Para Clara

Clara lleva tres años sin Luis, y el vacío que dejó sigue ahí, sombrío como la tierra yerma tras un incendio en el bosque. A sus 62 años, ha hecho las paces con la idea de que no habrá otro como él. Nadie que le deje notas en la nevera con un “Te quiero, gruñona”, ni que prepare el café justo como le gusta: con un toque de canela. Sus hijos, Ana y Marcos, se dejan caer de vez en cuando con los nietos, llenando la casa de ruido y cariño. Y los lunes, el club de lectura en la biblioteca le da una excusa para ponerse los pendientes buenos. Pero Clara lo tiene claro: está sola, y así seguirá.

O eso pensaba, hasta aquel domingo, cuando algo vino a trastocar la coreografía tranquila de sus fines de semana.

Como cada mañana, se instaló en su banco, el de siempre, bajo el roble grande. Llevaba El amor en los tiempos del cólera, un termo de té, y la manta que aún guarda un poco del olor de su vida con Luis. El parque es su refugio; el césped un poco seco, los columpios que chirrían, los deportistas, los perros… Todo en su sitio, como debe ser. Pero al abrir el libro, cayó un trozo de papel. Doblado con cuidado, como si escondiera algo importante. Lo desdobló, y se le paró el corazón al leer, en una letra pulcra con tinta azul, una frase sencilla pero inquietante: 

Para Clara. Página 82.

No era un “para ti” cualquiera. Era su nombre. Y le llamaba la atención sobre algo en esa página.

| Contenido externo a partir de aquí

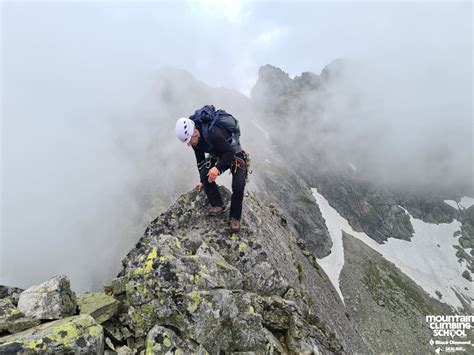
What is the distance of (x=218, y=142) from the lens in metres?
12.1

¿Cómo habría ido a parar aquel mensaje a su ejemplar? Miró a su alrededor, desconcertada. Unos niños correteaban en el parque de juegos bajo la atenta mirada de sus padres, por el camino una pareja venía en su dirección empujando un carrito, y allá al fondo, como siempre, el señor del labrador —el mismo que vive en el quinto de su edificio— lanzaba la pelota a su perro. Lo ve a menudo en el parque. Tiene una sonrisa amable y no pasa del “buenos días” en el ascensor. ¿Sería él? No, qué va. Apenas sabe cómo se llama. Además, ¿por qué iba a dejarle una nota?

Frunció el ceño, confundida. ¿Casualidad? Al fin y al cabo la semana anterior había sacado el libro de la biblioteca. Hay otras Claras, seguro. Pero el papel no parecía llevar mucho tiempo allí: aún conservaba ese aspecto de nuevo…

Se lo guardó en el bolso. Y no dejó de pensar en él en todo el día. Mientras picaba cebolla para la sopa, volvió a sacarlo. Para Clara. Página 82. Era demasiado personal. ¿Lo habrían colocado antes o después de que ella cogiera el ejemplar? Pensó en las señoras del club de lectura, pero lo descartó: están más ocupadas en criticar el café aguado de la biblioteca que en escribir mensajes misteriosos. ¿Sus hijos? Ana no tiene tiempo para estas cosas y Marcos anda desbordado con los gemelos. ¿Uno de sus nietos? No, ellos están en TikTok, no en papelitos doblados. Se moría por saber qué descubriría en esa página, pero quería empezar la lectura por el principio, tener algo excitante que esperar durante la semana.

Por un momento, imaginó a Luis, como si desde algún lugar… pero se rió sola:

—No seas ridícula, Clara.

Esa noche dejó el papel junto a la foto de Luis, en la mesilla. Dudó un segundo, y luego abrió el libro por la página 82. Sus ojos se deslizaron hasta el centro del texto, y allí estaba:

Era todavía demasiado joven para saber que la memoria del corazón elimina los malos recuerdos y magnifica los buenos, y que gracias a ese artificio logramos sobrellevar el pasado.

Clara leyó la frase una vez. Luego otra. Se quedó un rato mirando las palabras como si pudieran descifrarse solas, como si dentro de ellas estuviera escondida una respuesta que no sabía que estaba buscando.

—Márquez…maldito viejo —susurró con una sonrisa cansada.

Cerró el libro con suavidad, como quien guarda algo frágil, y apagó la lámpara.

Durmió con una chispa extraña, como si algo, en algún lugar, hubiera empezado a moverse.